Might help to be reminded that everything that I posted came in response to the claim you made here:
The idea of Satan seems to have superstitiously evolved with Christianity. To the Hebrews, Satan appears to be fictitious imagery personifying evil.

It is likely then, that those Jews listening to Jesus never thought that Jesus was referring to an actual real person. - WILLIAM
**
which is how Christ spoke of that one.
It is a matter of interpretation as to whether biblical Jesus believed that Satan was a real person.
As I said, He spoke of the one called Satan as a real person.

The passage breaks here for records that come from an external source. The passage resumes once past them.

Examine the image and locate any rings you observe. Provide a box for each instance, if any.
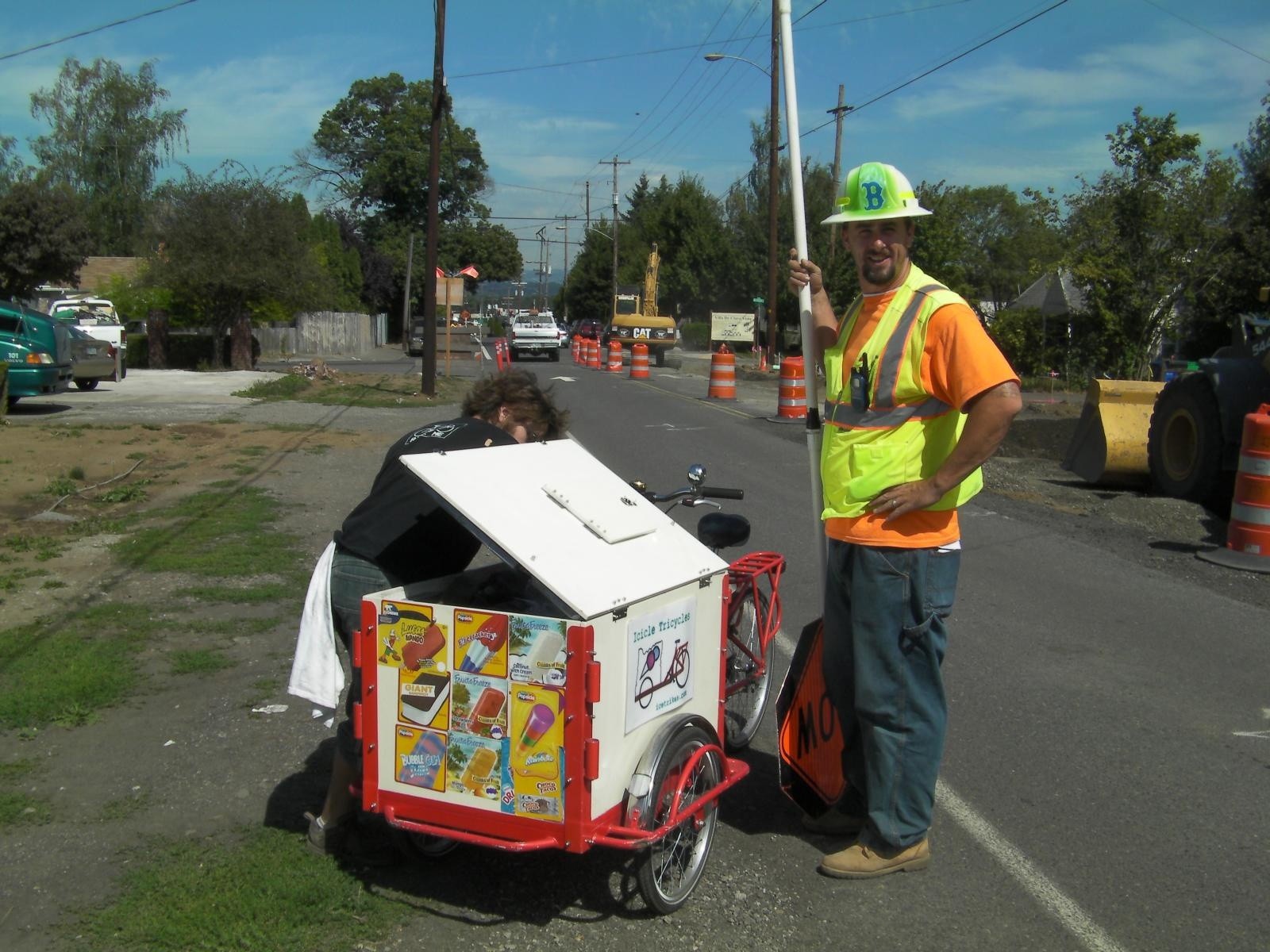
[892,498,896,508]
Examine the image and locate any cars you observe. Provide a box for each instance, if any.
[504,307,605,363]
[0,299,74,410]
[56,318,119,393]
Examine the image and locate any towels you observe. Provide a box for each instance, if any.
[286,539,345,730]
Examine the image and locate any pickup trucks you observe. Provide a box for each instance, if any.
[47,296,128,381]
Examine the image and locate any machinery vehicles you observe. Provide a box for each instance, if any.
[1059,287,1270,514]
[602,238,684,369]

The first disciples and all the apostles were Jewish, and both Luke and Matthew write of Christ being tempted by and having a conversation with the Adversary (Luke 4 and Matthew 4).
Unfortunately this is not directly from the mouth of biblical Jesus so can be placed to one side until information is found where Jesus tells it that Satan is real.
This was in direct response to your claim above in the bold. Because certainly there were Jews who believed that the one called Satan was a real being. You seem to be in agreement with this.
And of course there is the account in Job, and also Zechariah 3, and the account from Jude (brother of James, servant of Christ) who also speaks of Satan as a real being.
Again, while the authors of these accounts might 'speak of Satan as being real' it cannot be ascertained that this was the impression they were intending to give. It may be that since Christianity first popularized the imagery of Satan, that folk have been able to read it in that way, getting that impression.
Combine it with the rest, considering that they spoke of Satan as being real (that Christ spoke of Satan as being real, that the Jews who listened to Him also spoke of Satan as being real).
Paul was also a Jew and he spoke of the Adversary as a real being (2 Corinth 2:11), Peter was a Jew and spoke of the Adversary as a real being (1Peter 5:8), James also (James 4:7).
Assuming you are interpreting these authors correctly, this only shows us that a certain type of Jew with these beliefs
And that was my point. There were indeed Jews who believed that the one called Satan was a real being.
It is just extra stuff for those who need extra stuff for whatever personal reasons, to believe in.

For example;

Mary was molested by her paternal Grandfather.
While this has affected Mary's relationship with her Grandfather and Mary felt that the molestation was evil in nature, Mary still loves her Grandfather, athough not as much as she once did.

Mary becomes a Christian.

In order to maintain her love and forgiveness for her grandfather re his actions against her, she learns to see that it was not really his actions against her at all, but that it was Satan's actions against her, using her Grandfathers body in order to do so.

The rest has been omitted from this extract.